Camera operator Klemens Becker, still photographer Jason Boland, and producer Frank Marshall add their two cents in Paris, where we see Damon coached on his French lines. In London, location manager Sam Breckman, Second Assistant Director Michael Stevenson, Terry Rigarlsfoid (Matt Damon's security guard), and actor Edgar Ramirez join the conversation as we watch the monumental undertaking of a four-day shoot in Waterloo Station. The Madrid segment adds comments from Sound Mixer Kirk Francis, 2nd Assistant Director Tom Brewster, and actors Scott Atkin, Chucky Venice, and Paddy Considine (doing his Borat impression!).
Lastly, Tangier finds actor Joey Ansah, Morocco location manager Jafar, Morocco line producer Zakaria Alaoui, supervising art director Alan Gilmore, Julia Stiles, and Moroccan guide Simo putting in their two cents about the challenge of filming in a medina during Ramadan. Damon and Greengrass give off a surprisingly cheery energy throughout; an interesting theme that emerges is the difficulty of filming in public with a star of Damon's caliber—an task made easier outside of America and England.
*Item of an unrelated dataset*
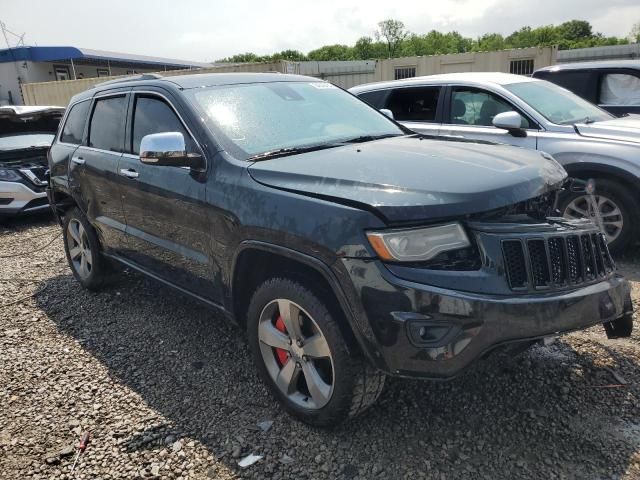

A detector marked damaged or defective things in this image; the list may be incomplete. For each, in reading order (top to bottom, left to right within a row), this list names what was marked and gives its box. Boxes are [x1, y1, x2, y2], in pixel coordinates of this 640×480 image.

damaged front bumper [342, 218, 632, 378]
cracked bumper cover [342, 260, 632, 380]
"Rooftop Pursuit" (5:40) puts Damon, Greengrass 2nd Unit camera operator Peter Wignall, 2nd unit director Dan Bradley, special effects wire supervisor Jason Leinster, 2nd Unit Libra technician Joe Buxton, Bourne stunt double David Leitch, stunt coordinator Gary Powell, special effects technician Hayley Williams, and stuntman/JumpCam operator Diz Sharpe on record about the Tangier chase sequence. What's a JumpCam? It's a film camera in the hands of a leaping stuntman; we also get a gander at the rather amazing aerial "Cablecam" used to capture Bourne's rooftop run.
The super-cool featurette "Planning the Punches" (5:00) interviews Ansah, Damon, fight stunt coordinator Jeff Imada, and Thomas Jones (coordinator of breakaway and safety props) about their collaboration on the martial-arts smackdown between Bourne and Desh, which we see developed in on and off-set rehearsals. We can also see the sequence of moves—which Damon aptly describes as dance-like—in lengthier, steadier shots. The equally interesting "Driving School" (3:24) allows Bradley to explain (and us to witness) how "multi-talented bastard" Damon mastered with ease the driving stunts required for the New York car chase.
Finally, "New York Chase" (10:47) takes us to production of that sequence, with intimate access and comments by Damon, Bradley, Becker, New York 2nd unit first assistant director Nick Satriano, picture vehicle supervisor Graham Kelly, stuntmen Kevin Scott and Scott Rogers, and second-unit stunt coordinator Darrin Prescott. The cumulative effect of the featurettes is to instill a deep respect for and awe toward the experts who make these logistically staggering, stunt-heavy location shoots happen.